Raw data of genome sequencing and transcriptome sequencing of D. kaki are deposited in the NCBI SRA database under BioProject ID PRJNA810977. The SRA accession number of PacBio HiFi sequencing data are SRR1850047052, SRR1850047153, SRR1850047254, SRR1850047355 SRR1850047456, SRR1850047557, SRR1850047658, and SRR1850047759. The SRA accession number of Hi-C sequencing data are SRR1850048160, SRR1850048261, SRR1850048362, SRR1850048463, SRR1850048564, SRR1850048665, SRR1850048766 and SRR1850048867. The SRA accession number of Illumina sequencing data are SRR1850047968 and SRR1850048069. The SRA accession number of Iso-seq data SRA accession number is SRR1850046370. The SRA accession number of some RNA-seq data are SRR1850046471, SRR1850046572, SRR1850046673, SRR1850047874, SRR1850048975, SRR1850049076 and SRP15171577. The others RNA-seq data have been deposited in the NCBI SRA database under the SRR1637198478, SRR1637198579, SRR1637198680, SRR1637198781, SRR1637198882, SRR1637198983, SRR1637199084, SRR1637199185, SRR1637199286, SRR1637199387, SRR1637199488, SRR1637199589, SRR1637199690, SRR1637199791 and SRR1637199792, which is associated with the Bioproject ID PRJNA771936. The assembled genome sequence has been deposited at GenBank with accession number JAQSGO00000000093. Other data, such as gene structure annotation, predicted CDS and protein sequences, annotation of TEs, tandem repeat sequences, tRNA genes, miRNA genes, snRNA genes, and rRNA genes, are available at FigShare database94.

Technical Validation

Assessment of the completeness of the genome assembly using CEGMA indicated a 95.56% (Haplotype: DkaA 89.92%; DkaB 90.73%; DkaC 91.13%; DkaD 86.69%; DkaE 89.11%; DkaF 86.69%) coverage of the conserved core eukaryotic genes, while the BUSCO (v5.2.2; embryophyta odb10 database)95 results indicated that the genome and gene set was 99.50% (Haplotype: DkaA 92.70%; DkaB 93.50%; DkaC 92.10%; DkaD 90.10%; DkaE 90.20%; DkaF 84.60%) and 97.50 (Haplotype: DkaA 87.10%; DkaB86.60%; DkaC 86.10%; DkaD 83.90%; DkaE 84.60%; DkaF 79.80%) complete, respectively (Tables 11, 12), showing that the individual haplotypes lack genes present elsewhere in the genome. Additionally, 99.86% (Haplotype: DkaA 94.88%; DkaB 94.59%; DkaC 93.70%; DkaD 93.94%; DkaE 92.97%; DkaF 90.09%) of the high-quality short reads were mapped back to the assembly (Table 13). All in all, these results of these assessments indicate to us that the D. kaki genome assembly is complete and high quality.

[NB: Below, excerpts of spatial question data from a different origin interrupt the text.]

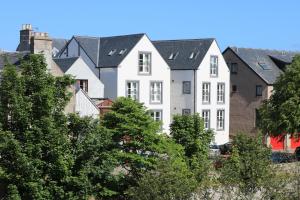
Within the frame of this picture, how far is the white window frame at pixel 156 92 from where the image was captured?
202 ft

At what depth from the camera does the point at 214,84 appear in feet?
214

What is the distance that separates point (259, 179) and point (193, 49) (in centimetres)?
4065

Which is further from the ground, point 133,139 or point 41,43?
point 41,43

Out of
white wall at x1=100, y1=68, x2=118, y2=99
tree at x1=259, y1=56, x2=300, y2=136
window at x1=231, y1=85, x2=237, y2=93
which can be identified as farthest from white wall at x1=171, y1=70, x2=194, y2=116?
tree at x1=259, y1=56, x2=300, y2=136

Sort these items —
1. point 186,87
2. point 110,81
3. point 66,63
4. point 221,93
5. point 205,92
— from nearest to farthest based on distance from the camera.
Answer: point 66,63
point 110,81
point 186,87
point 205,92
point 221,93

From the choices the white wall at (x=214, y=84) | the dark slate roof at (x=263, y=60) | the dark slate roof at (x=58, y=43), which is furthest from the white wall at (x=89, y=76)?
the dark slate roof at (x=58, y=43)

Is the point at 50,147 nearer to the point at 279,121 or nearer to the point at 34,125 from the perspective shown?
the point at 34,125

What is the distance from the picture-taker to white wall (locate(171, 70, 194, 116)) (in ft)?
210

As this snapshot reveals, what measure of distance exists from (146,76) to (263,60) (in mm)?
16552

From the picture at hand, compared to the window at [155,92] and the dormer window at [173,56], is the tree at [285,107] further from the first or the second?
the dormer window at [173,56]

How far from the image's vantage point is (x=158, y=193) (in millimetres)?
24234

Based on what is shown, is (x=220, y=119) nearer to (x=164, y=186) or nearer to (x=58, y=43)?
(x=58, y=43)

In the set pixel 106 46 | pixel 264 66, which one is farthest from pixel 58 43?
pixel 264 66

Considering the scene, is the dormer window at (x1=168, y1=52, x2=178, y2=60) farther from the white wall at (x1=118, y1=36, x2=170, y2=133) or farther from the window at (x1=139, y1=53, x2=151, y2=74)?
the window at (x1=139, y1=53, x2=151, y2=74)
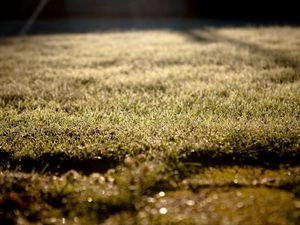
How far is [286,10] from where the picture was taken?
51.0 ft

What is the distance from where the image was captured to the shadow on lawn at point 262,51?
199 inches

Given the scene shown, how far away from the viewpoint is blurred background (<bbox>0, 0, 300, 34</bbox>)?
15.6 m

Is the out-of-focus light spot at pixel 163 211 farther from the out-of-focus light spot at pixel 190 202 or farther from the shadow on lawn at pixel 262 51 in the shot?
the shadow on lawn at pixel 262 51

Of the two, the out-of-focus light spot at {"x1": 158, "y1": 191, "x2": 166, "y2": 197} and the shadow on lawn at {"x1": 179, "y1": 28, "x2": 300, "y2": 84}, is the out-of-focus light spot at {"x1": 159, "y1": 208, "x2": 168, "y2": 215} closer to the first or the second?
the out-of-focus light spot at {"x1": 158, "y1": 191, "x2": 166, "y2": 197}

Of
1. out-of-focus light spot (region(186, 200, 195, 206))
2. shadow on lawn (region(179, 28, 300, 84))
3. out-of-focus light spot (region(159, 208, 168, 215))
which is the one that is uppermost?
out-of-focus light spot (region(159, 208, 168, 215))

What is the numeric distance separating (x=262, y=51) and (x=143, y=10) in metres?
10.1

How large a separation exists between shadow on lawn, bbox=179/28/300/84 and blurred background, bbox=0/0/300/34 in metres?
4.93

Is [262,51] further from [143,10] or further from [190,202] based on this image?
[143,10]

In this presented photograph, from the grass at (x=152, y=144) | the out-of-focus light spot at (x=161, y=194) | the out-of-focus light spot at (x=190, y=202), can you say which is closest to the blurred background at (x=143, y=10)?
the grass at (x=152, y=144)

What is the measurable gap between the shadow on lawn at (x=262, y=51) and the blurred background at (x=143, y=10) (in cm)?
493

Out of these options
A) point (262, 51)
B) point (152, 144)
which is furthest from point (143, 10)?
point (152, 144)

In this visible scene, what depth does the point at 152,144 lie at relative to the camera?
10.1 feet

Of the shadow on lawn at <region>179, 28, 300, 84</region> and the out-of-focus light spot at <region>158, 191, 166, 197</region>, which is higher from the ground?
the out-of-focus light spot at <region>158, 191, 166, 197</region>

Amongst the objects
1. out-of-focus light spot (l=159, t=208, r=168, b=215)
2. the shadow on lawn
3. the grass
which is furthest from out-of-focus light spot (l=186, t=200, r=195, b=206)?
the shadow on lawn
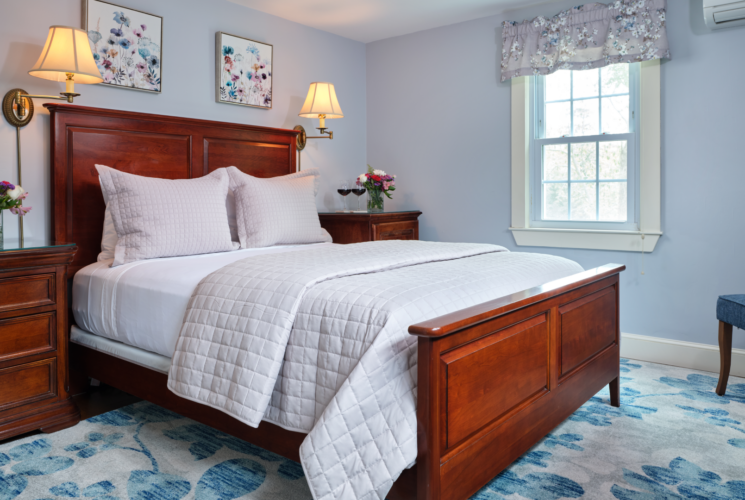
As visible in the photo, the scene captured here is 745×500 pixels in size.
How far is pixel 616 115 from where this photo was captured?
355 centimetres

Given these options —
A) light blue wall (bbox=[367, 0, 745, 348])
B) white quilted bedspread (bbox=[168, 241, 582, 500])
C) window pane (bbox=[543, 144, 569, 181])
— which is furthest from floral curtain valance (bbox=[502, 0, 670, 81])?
white quilted bedspread (bbox=[168, 241, 582, 500])

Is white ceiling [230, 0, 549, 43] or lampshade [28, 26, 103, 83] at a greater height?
white ceiling [230, 0, 549, 43]

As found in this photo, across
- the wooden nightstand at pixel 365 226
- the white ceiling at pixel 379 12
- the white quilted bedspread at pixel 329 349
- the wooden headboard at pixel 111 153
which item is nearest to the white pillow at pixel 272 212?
the wooden headboard at pixel 111 153

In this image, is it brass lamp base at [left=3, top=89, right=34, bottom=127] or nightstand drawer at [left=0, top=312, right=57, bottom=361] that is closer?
nightstand drawer at [left=0, top=312, right=57, bottom=361]

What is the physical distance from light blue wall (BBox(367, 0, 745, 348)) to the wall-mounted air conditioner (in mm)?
89

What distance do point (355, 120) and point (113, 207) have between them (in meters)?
2.47

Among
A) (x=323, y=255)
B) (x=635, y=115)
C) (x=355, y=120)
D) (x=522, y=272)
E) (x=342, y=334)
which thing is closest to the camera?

Table 11 Assessment of the completeness of the genome assembly.
Table 12 Assessment of the completeness of the gene set.
Table 13 Coverage statistics of D. kaki genome.

Inter-genomic comparison analysis revealed a distinct 6-to-1 syntenic relationship between D. kaki and D. oleifera (Fig. 5), which further supported the high quality of the D. kaki assembly.

Fig. 5
figure 5

The syntenic dot plots of D. kaki and D. oleifera.